An archer shoots an arrow with a velocity of $30m/s$ at an angle of $20$ degrees with respect to the horizontal. An assistant standing on the level ground $30$ m downrange from the launch point throws an apple straight up with the minimum initial speed necessary to meet the path of the arrow.
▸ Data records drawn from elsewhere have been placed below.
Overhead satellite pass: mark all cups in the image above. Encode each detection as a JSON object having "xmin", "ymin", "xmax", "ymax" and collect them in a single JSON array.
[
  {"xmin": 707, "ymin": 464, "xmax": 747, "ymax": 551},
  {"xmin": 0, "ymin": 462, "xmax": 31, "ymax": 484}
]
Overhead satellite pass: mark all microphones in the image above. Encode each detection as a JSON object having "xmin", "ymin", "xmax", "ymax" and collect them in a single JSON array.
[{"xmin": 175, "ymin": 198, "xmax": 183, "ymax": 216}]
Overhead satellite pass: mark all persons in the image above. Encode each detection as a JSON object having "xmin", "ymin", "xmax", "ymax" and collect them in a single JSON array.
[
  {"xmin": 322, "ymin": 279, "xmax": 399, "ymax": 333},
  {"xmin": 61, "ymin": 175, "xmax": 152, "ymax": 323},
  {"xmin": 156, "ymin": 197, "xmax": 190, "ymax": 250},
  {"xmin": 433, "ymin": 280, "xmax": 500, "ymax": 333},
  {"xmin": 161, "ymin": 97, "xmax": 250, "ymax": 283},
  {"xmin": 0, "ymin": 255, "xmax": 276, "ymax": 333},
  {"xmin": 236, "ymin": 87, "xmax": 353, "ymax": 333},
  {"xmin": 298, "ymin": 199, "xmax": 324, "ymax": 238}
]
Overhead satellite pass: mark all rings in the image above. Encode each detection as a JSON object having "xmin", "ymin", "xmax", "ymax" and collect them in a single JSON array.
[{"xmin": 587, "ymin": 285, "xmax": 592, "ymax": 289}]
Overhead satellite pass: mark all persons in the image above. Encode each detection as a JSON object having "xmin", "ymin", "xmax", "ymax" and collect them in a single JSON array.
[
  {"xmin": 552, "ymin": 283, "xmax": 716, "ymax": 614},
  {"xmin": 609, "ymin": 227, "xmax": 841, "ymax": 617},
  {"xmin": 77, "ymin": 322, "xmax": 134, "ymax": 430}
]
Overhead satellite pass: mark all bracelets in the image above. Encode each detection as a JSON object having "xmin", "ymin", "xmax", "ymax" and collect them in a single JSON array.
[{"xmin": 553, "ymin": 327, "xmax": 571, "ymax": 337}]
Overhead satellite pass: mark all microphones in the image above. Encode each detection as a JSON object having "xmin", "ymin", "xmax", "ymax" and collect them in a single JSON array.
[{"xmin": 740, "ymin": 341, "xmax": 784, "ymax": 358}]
What is the initial speed of the apple and at what time after the arrow is launched should the apple be thrown so that the arrow hits the apple?

• A. $0.1s$
  
• B. $0.01s$
  
• C. $1s$
  
• D. $0.001s$
  

Answer 1

Answer: (B)

$0.01s$

horizontal component of velocity is $30.Cos20m/s$

vertical component of initial velocity is $30.Sin20m/s$

time taken to reach horizontal 30 meter is $\frac{30}{30Cos20}=Sec20=1.0641$

vertical position at that time is given by $y=xTan\theta -\frac{g{x}^2}{2v_0^{2}Co{s}^2\theta }$

so $y=5.3643$

To calculate velocity of apple required

$S=5.3643$, $v=0$, $a=-9.81$, $u=?$

$u=\sqrt{2\times 9.81\times 5.3643}=10.2590$

time taken by apple to reach peak position is $\frac{u}{g}=1.0457$

so time after the arrow is launched should be $1.0641-1.0457=0.0184$

none of the above options are exactly correct. still closest option is option B.